## Text
■ ■ ■ ■
The other day, I was strolling in the community park.

It was a depressing day. And by “day,” I’m not referring to its weather, but the activities and heartaches that I suffered just on that day.

Perhaps it was one of those really, really depessing days that only come every 5 years or so – something big enough to get your life all twisted in the wrong way.

Well, I took the grass way in the community park.

Maybe over the past years, I’ve gotten too used to the hustle and bustle of contemporary life, that I totally forgot what it meant to be ‘free’ in thought. I haven’t written a poem in nearly 10 years, and I haven’t cried for a soul. (except in two movies for some reason: Hotel Rwanda and Up)

Well, the grass route in the park showed me something quite clear: From far away, it’s fresh, green grass. When I walked over it, I realized that the grass had different colors: the old were darker, but there were new sprung grass, baby grass that would make up quite some portion. It was clear that one was new, one was old, but somehow, they coexisted to reveal just ‘green’ grass. But what stunned me was – how on earth (haha) did they spring up? And inbetween them lied little dandelions – how on earth did they get stuck in there? And for the first time, such irregularities seemed like regularities, and how their coexistance seemed just too beautiful – too emotional that I could not help but stop. I stood still over a hill of grass, only to realize not one human was visible, and how I wished at that moment the world seemed to love me.

Now, if nature could do such things, wouldn’t we as humans, the greatest of all living things – what is there that we CAN’T do?

Welcome everyone, to my world of marketing, where I believe that nothing can be more effective than touching the human side of things. Forget your homework, your projects, your iPods and iPhones, your boss, your next vacation – come join an honest, down-to-earth discussion of the human side of brand marketing.
■ ■ ■ ■
## Source material
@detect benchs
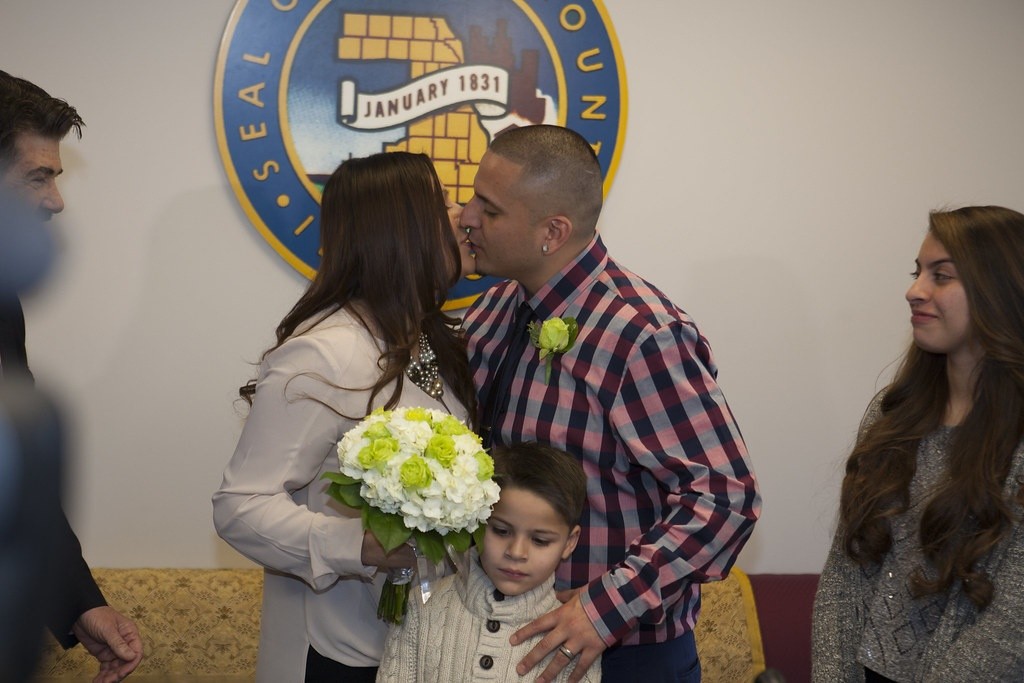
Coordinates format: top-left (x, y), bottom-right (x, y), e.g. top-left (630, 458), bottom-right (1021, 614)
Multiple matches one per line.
■ ■ ■ ■
## What is required
Print the passage about the park walk word for word, starting at "It was a depressing" and ending at "the wrong way.". Work only from the passage about the park walk and set the material aside.

## Written solution
It was a depressing day. And by “day,” I’m not referring to its weather, but the activities and heartaches that I suffered just on that day.

Perhaps it was one of those really, really depessing days that only come every 5 years or so – something big enough to get your life all twisted in the wrong way.